═══ Selected extract ═══

2.3. It was submitted that she subsequently went on holidays and saw a doctor in Poland about her injured hand. It was submitted that the complainant contacted a named employee of the respondent and informed him that she would not know when she would return to Ireland. It was submitted that the complainant asked for her P45. It was submitted that this P45 does not have a start or finish date on it.
2.4. It was further submitted that the complainant was not paid the national minimum wage. And that the complainant had an accident in work because she did not receive health and safety training. The complainant submitted that she had heard about the induction training but that she was not asked to come to it. It was submitted that the complainant worked afternoon shifts as this suited her commutes to and from work.
2.5. The complainant's representative stated that her client would like to rely on Goode.
3. Case for the Respondent
3.1. The respondent denies all claims of discrimination.
3.2. It is accepted that the respondent had made a mistake in relation to allowing the complainant to work 8 days in a row. It was submitted that this was because the complainant - who was going on her holidays - had requested additional shifts. The respondent submitted that she had not known that such a request was contrary to the Organisation of Working Time Act. It was submitted that the respondent had paid the complainant redress in accordance with the Rights Commissioner's findings in this regard.
3.3. It was submitted that the respondent held regular induction training sessions. It was submitted that these included a comprehensive module on health and safety. It was submitted that due to the short time that the complainant had worked with the respondent, they had not had an opportunity to organise another training session for the one the complainant had missed. It was submitted that the complainant would have been asked to participate.
3.4. The respondent denies any knowledge of an accident. The respondent stated that the complainant had started wearing a wrist support to work and that some of her colleagues had complained that the complainant was avoiding certain tasks because of it. The respondent submitted that she had asked the complainant about the support and that the complainant had told her that she had an accident in Poland previously and that the wrist still sometimes hurt. The respondent submitted an incident report book to indicate that no accident around the time was recorded in it.
4. Conclusion of the Equality Officer
4.1. In evaluating the evidence before me, I must first consider whether the complainant has established a prima facie case pursuant to Section 85A of the Employment Equality Acts 1998 to 2008. The Labour Court has held consistently that the facts from which the occurrence of discrimination may be inferred must be of 'sufficient significance' before a prima facie case is established and the burden of proof shifts to the respondent. Prima facie evidence has been described as 'evidence which in the absence of any credible contradictory evidence by the employer would lead any reasonable person to conclude that discrimination has probably occurred. '
4.2. The facts of the case are very much in dispute by the parties. In the current case I do not find that the alleged non-issuing of a contract to an employer or violation of working time regulations on its own in the present case is enough to establish a prima facie case of less favourable treatment on the race ground. As a Tribunal with jurisdiction to investigate discrimination in the employment context, I find that such matters are for an entirely separate employment rights body to investigate and that such a body has dealt with these matters.

═══

**To be done**:
A. According to the equality decision excerpt, why did the complainant work afternoon shifts?
B. Pick up the equality decision excerpt right after its final sentence and write the next part.

═══ Available data ═══

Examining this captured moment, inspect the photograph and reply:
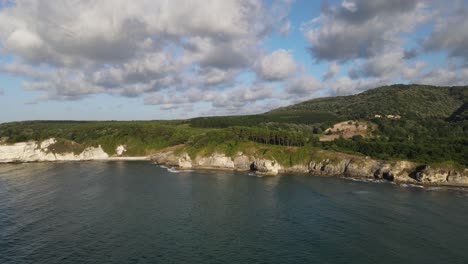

═══

**In response**:
A. The afternoon shifts suited her commutes to and from work.

B.
4.3. Nor I am satisfied that an employee, who cannot show any evidence that she was excluded because she is a Polish national from organised induction training or that she had an accident in work can establish less favourable treatment on the race ground. These statements are mere assertion. I note that the complainant's colleagues and immediate supervisor were the same nationality as the complainant. I have been presented with no evidence to support an argument that no Polish person received induction training which included health and safety training. I was presented with no evidence to support the complainant's claim that she had an accident around the alleged time and that she was treated differently than an Irish person would have been in similar circumstances.
4.4. I note that an accident book was submitted in evidence. It contains one incident from 2000 and is therefore not evidence of any probative value. I note that the complainant's representative submitted that any Irish person would have sued the respondent in similar circumstances but due to the fact that the complainant did not know her rights as a Polish national she was less favourably treated that an Irish person would have been in similar circumstances. I do not accept the circumstances surrounding the complainant are similar to those set out in Campbell, Goode, Golovan or Khumalo.
4.5. While I appreciate that an employer who only employs non-Irish nationals cannot presume to defend themselves from discrimination by simply claiming that they treated everyone less favourably, the issue of a notional comparator can only become an issue when evidence to support such an approach has been presented to this Tribunal. This approach is supported by the recent Labour Court Recommendation ADE 0917, Melbury Developments Ltd v. Arturs Valpeters:
"In this case it was submitted that the Complainant was treated badly by the Respondent and the Court was invited to infer that he was so treated because of his race. Such an inference could only be drawn if there was evidence of some weight from which it could be concluded that persons of a different race or nationality were or would be treated more favourably. All that has been proffered in support of that contention is a mere assertion unsupported by any evidence."
The Court went on to say "... the Court cannot accept that the peculiar knowledge principle can avail the Complainant so as to relieve him of the obligation to prove the primary facts upon which he relies in accordance with Section 85A of the Act." In this case, no such evidence has been presented.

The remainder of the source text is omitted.